Higher latency can lead to operational and performance issues, including:

• Control-plane sensitivity (for example, etcd behavior under slower links)
• Increased storage latency (for example, Ceph replication and recovery paths)
• Slower virtual network paths between workloads in different sites

This aligns with the Architecture overview, which positions an AZ as a close geographic zone (typically same campus/metro, often on the order of a few dozen kilometers at most in best cases).

IPAM behavior across AZs

Superphenix IPAM is scoped per availability zone (AZ). Superphenix receives one or more IP ranges (pools) and allocates addresses from those ranges to VMs, NAT gateways, containers, and other workloads/services in that AZ. If you configure overlapping ranges in different AZs, Superphenix does not provide global deduplication across AZs for those allocations and does not guarantee non-overlap between AZs.

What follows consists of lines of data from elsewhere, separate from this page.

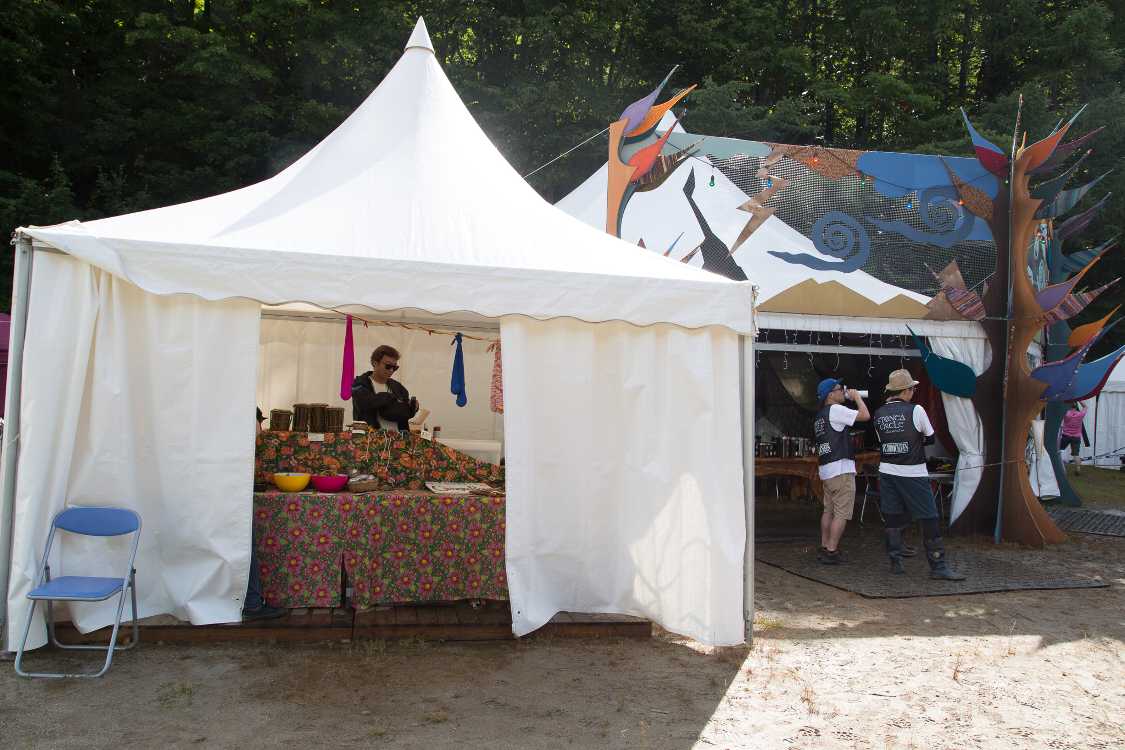 隣のテントは打楽器の店。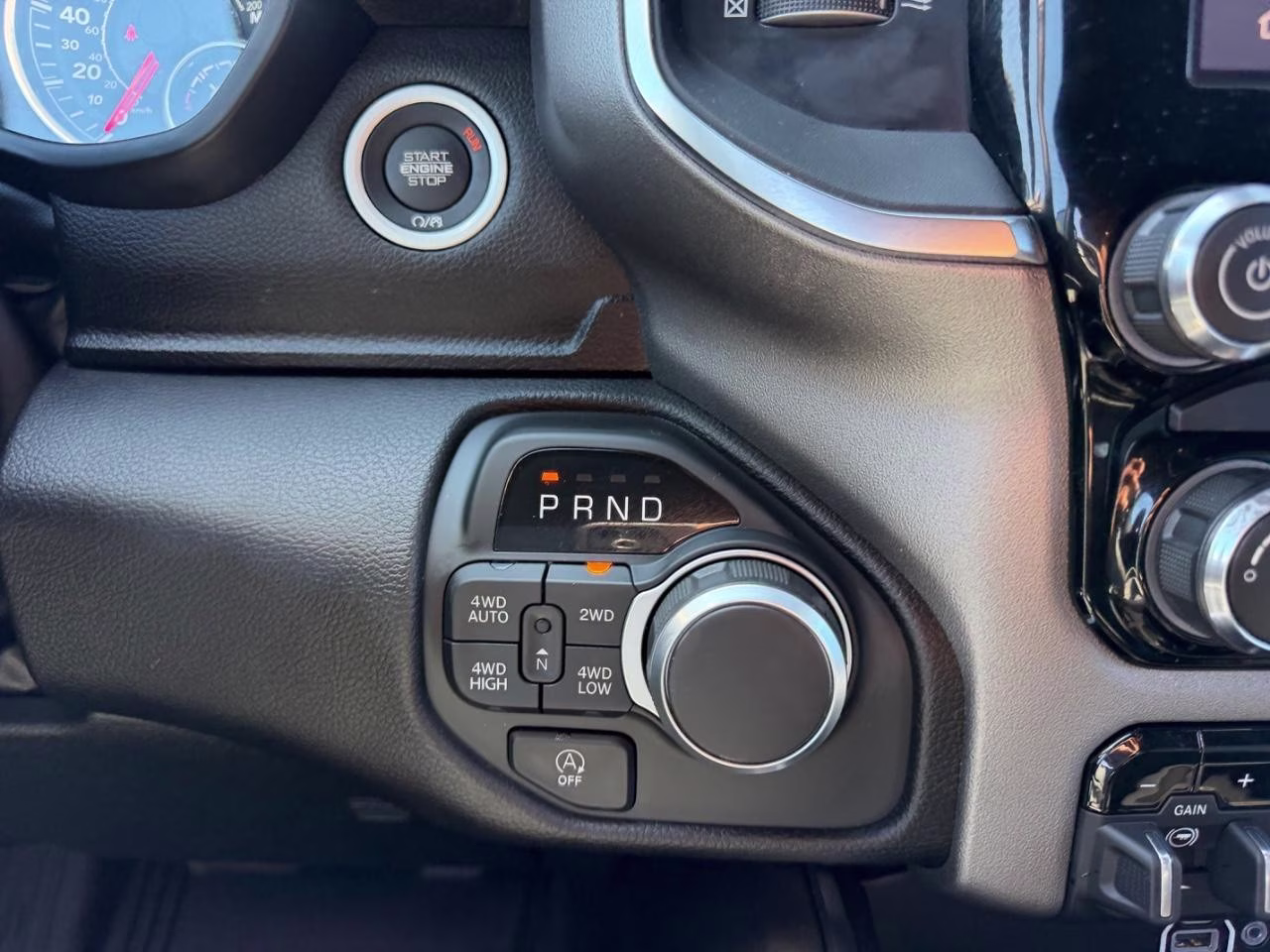 2025 Hydro Blue Pearlcoat Ram 1500 Big Horn/Lone Star 4X4 Truck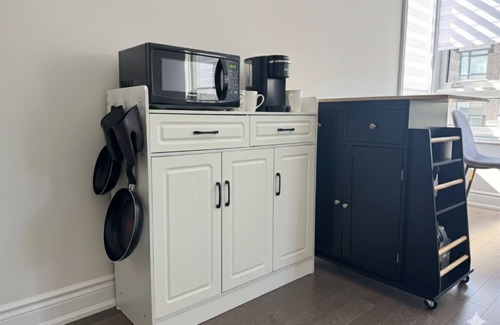 Vaughan House | Luxury Vaughan HomeStay – 1BR, Free Parking, Prime Location, 5Min to Wonderland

For disaster recovery between AZs, Superphenix expects public workload IPs to remain consistent during failover. In practice, each AZ network should be designed so it can carry the same public ranges, while only the local IPAM allocates addresses to workloads running in that AZ.

The most practical approach is usually BGP:

• Keep one primary public range associated with each AZ for local provisioning
• Allow route advertisement of that range toward peer/remote AZs
• During failover, keep announcing the relevant public IPs from the remote AZ where workloads are restarted
• Avoid using the same range for active local provisioning in multiple AZs at the same time; this helps prevent IP conflicts

This model preserves workload addressing during recovery while keeping day-to-day allocation boundaries clear.

Cross-AZ replication bandwidth

For cross-AZ traffic (storage replication, backups, and failovers), plan at least 10 Gb/s between AZs as a practical minimum baseline.

Lower bandwidth can significantly increase recovery windows and replication lag under load.

Advanced use: public IP ranges

For advanced networking designs, you can provide public IP ranges to Superphenix so public addresses can be assigned directly to:

• Virtual machines
• NAT gateways

This can reduce translation layers for internet-facing workloads and simplify some ingress patterns when public addressing is part of the target architecture.